Bu örnekler açıkça gösteriyor ki Türkçeleri yok sanıları birçok yabancı sözlerin Türkçeleri vardır. Herkes Mütercim Asım gibi davranmış olsaydı dilimiz çok şeyler kazanmış olacaktı. Bugün bile bazı hemşerilerim, Gaziantep / Ağzı adlı eserimin şehrimiz ağzıyle alay edilmesine vesile olduğunu söylüyorlarmış. Hatta eserin bunun için yazıldığım söylüyenler varmış. Bunlar çok gülünç düşüncelerdir. Bölge ağızlarını incelemek dilimize yapılacak hizmetlerin en büyüklerindendir. Türk Dil Kurumu, yurdun her tarafında halk ağzından sözler derlemekte, bunların sözlüğünü ortaya koymaktadır. Söz Derleme Dergisi, türkologların en çok değer verdikleri eserlerdendir. Kurum, eski eserlerde bulunan bölge kelimelerinin sözlüğünü de meydana getirmektedir. Bütün bunlar karşılıkları yok sandığımız birçok yaban sözlerinci Türkçelerini bize öğretmektedir.

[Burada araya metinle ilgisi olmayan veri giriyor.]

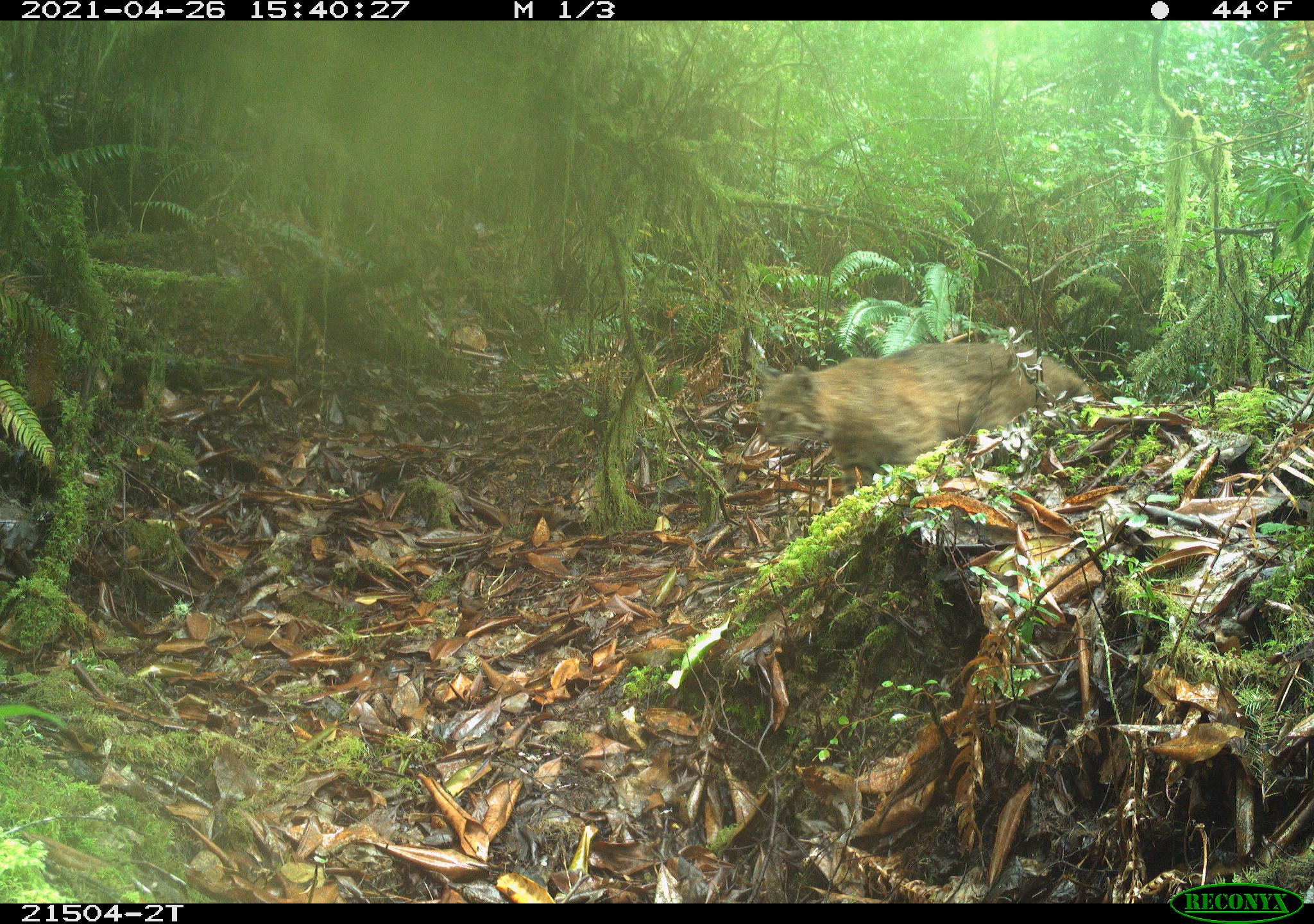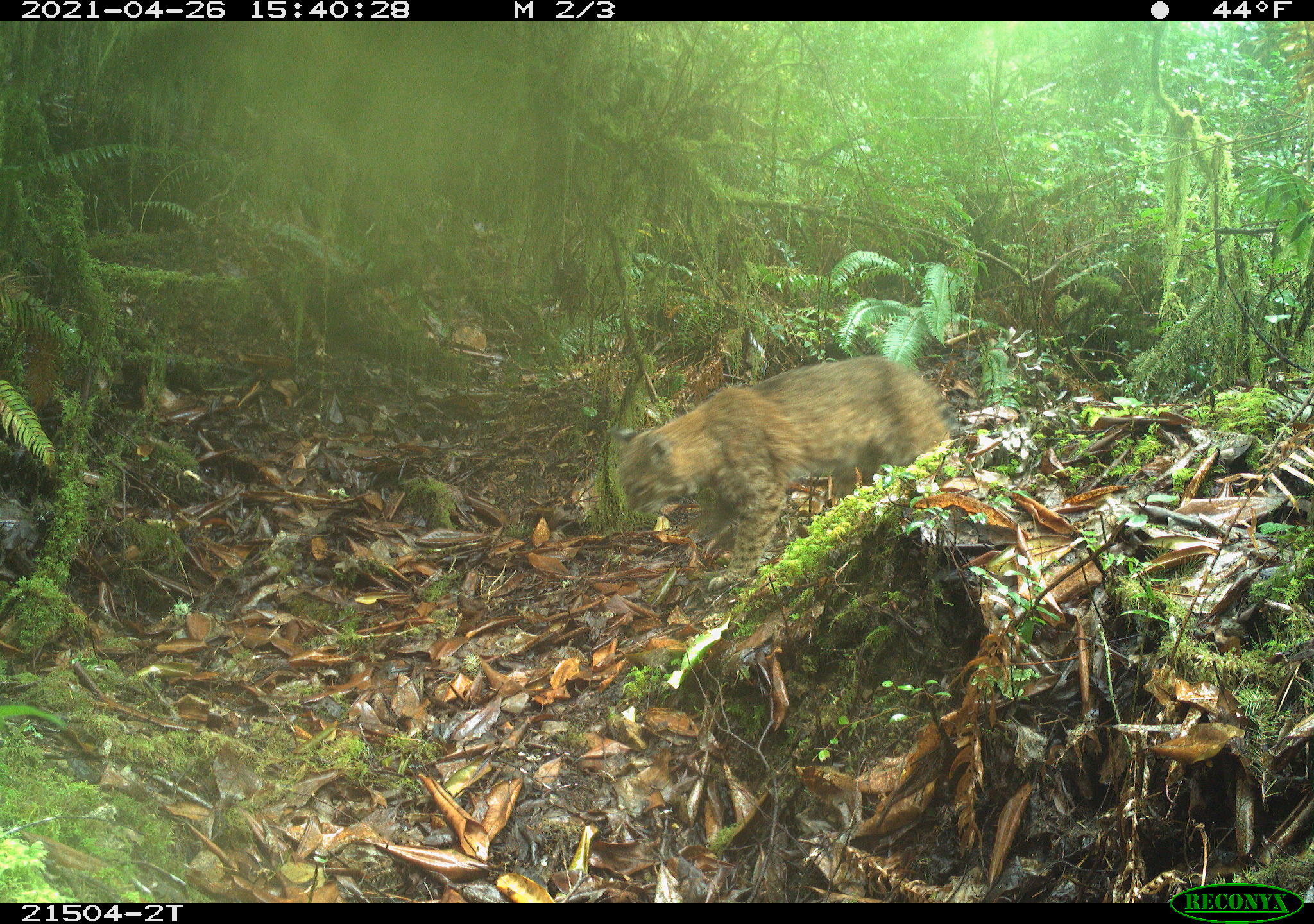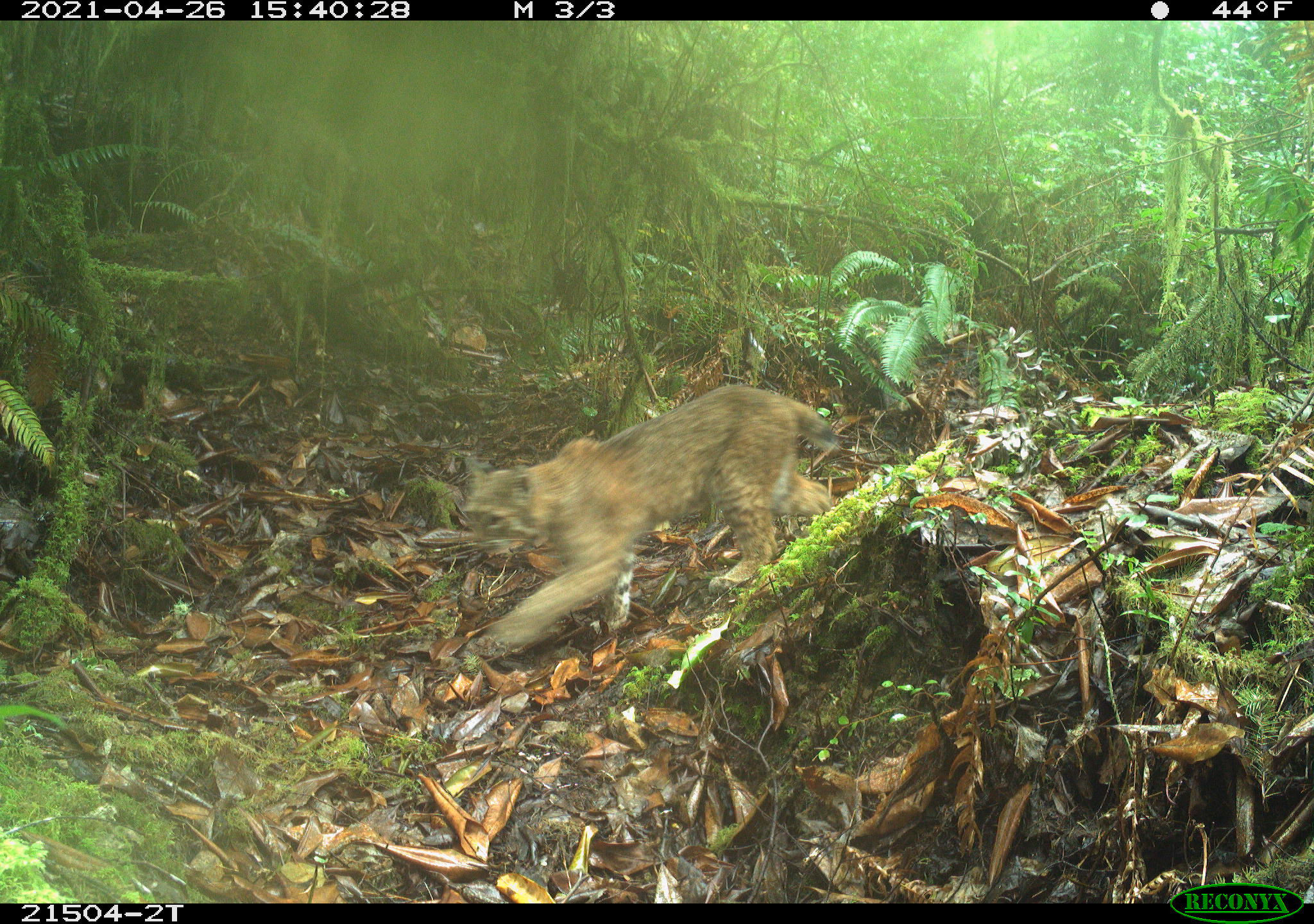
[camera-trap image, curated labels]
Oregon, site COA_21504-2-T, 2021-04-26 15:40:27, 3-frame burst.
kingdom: Animalia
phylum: Chordata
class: Mammalia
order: Carnivora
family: Felidae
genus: Lynx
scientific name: Lynx rufus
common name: bobcat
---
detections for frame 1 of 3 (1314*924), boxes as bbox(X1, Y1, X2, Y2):
bobcat: bbox(749, 338, 1097, 476)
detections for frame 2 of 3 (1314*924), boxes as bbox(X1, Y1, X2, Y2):
bobcat: bbox(616, 355, 959, 589)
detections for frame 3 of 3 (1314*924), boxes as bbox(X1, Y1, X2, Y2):
bobcat: bbox(461, 382, 843, 663)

Dilimizde gerçekten karşılığı bulunmayan sözlere gelince: Düşünmeliyiz ki bunlar, kendi dillerine gökten inmemişlerdir. İhtiyaç duyuldukça yapılmış, o dillerin sözleri arasına katılmışlardır, işte bizim yolumuz da bu olmalıdır. Ancak bu yolu tutmak iledir ki dilimizi geliştirebilir, kendine yeter bir kültür dili haline getirebiliriz.

Dili asıl fakirleştiren, gelişmekten ve zenginleşmekten alıkoyan şey, kendimizi “ne yapalım, Türkçeleri yoktur” düşüncesine kaptırmak ve bunu mazeret gibi göstererek tembel tembel oturmaktır.